Problem: MySQL's uuid() default collation does not compare to configured connnection collation.
I have a database + tables + fields created with charset: utf-8 and collation utf8_polish_ci.
The my.cnf is as follows:
init_connect='SET NAMES utf8 COLLATE utf8_polish_ci'
character-set-server=utf8
collation-server=utf8_polish_ci
character sets:
mysql> show variables like "char%";
+--------------------------+----------------------------+
| Variable_name | Value |
+--------------------------+----------------------------+
| character_set_client | utf8 |
| character_set_connection | utf8 |
| character_set_database | utf8 |
| character_set_filesystem | binary |
| character_set_results | utf8 |
| character_set_server | utf8 |
| character_set_system | utf8 |
| character_sets_dir | /usr/share/mysql/charsets/ |
+--------------------------+----------------------------+
collations:
mysql> SHOW VARIABLES LIKE 'collation%';
+----------------------+----------------+
| Variable_name | Value |
+----------------------+----------------+
| collation_connection | utf8_polish_ci |
| collation_database | utf8_polish_ci |
| collation_server | utf8_polish_ci |
+----------------------+----------------+
Now, when using the uuid() function, following error is returned:
mysql> select replace(uuid(),'-','');
ERROR 1270 (HY000): Illegal mix of collations (utf8_general_ci,COERCIBLE), (utf8_polish_ci,COERCIBLE), (utf8_polish_ci,COERCIBLE) for operation 'replace'
This happens, due to uuid()'s default collation seems to be utf8_general_ci.

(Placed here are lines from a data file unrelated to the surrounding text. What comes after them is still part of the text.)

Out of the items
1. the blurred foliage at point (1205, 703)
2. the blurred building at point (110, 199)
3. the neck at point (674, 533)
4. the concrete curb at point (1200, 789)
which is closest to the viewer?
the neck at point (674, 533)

mysql> select charset(uuid()), collation(uuid());
+-----------------+-------------------+
| charset(uuid()) | collation(uuid()) |
+-----------------+-------------------+
| utf8 | utf8_general_ci |
+-----------------+-------------------+
Is there a way, to change the default collation used by uuid() so that it matches the collation_connection?
In our environment we write SQL updates that are executed on different MySQL databases with different collations. Therefore, to force a collation by specifying it is not an option.
(This is not really an answer, but an attempt at isolating what causes the problem and what might fix it.)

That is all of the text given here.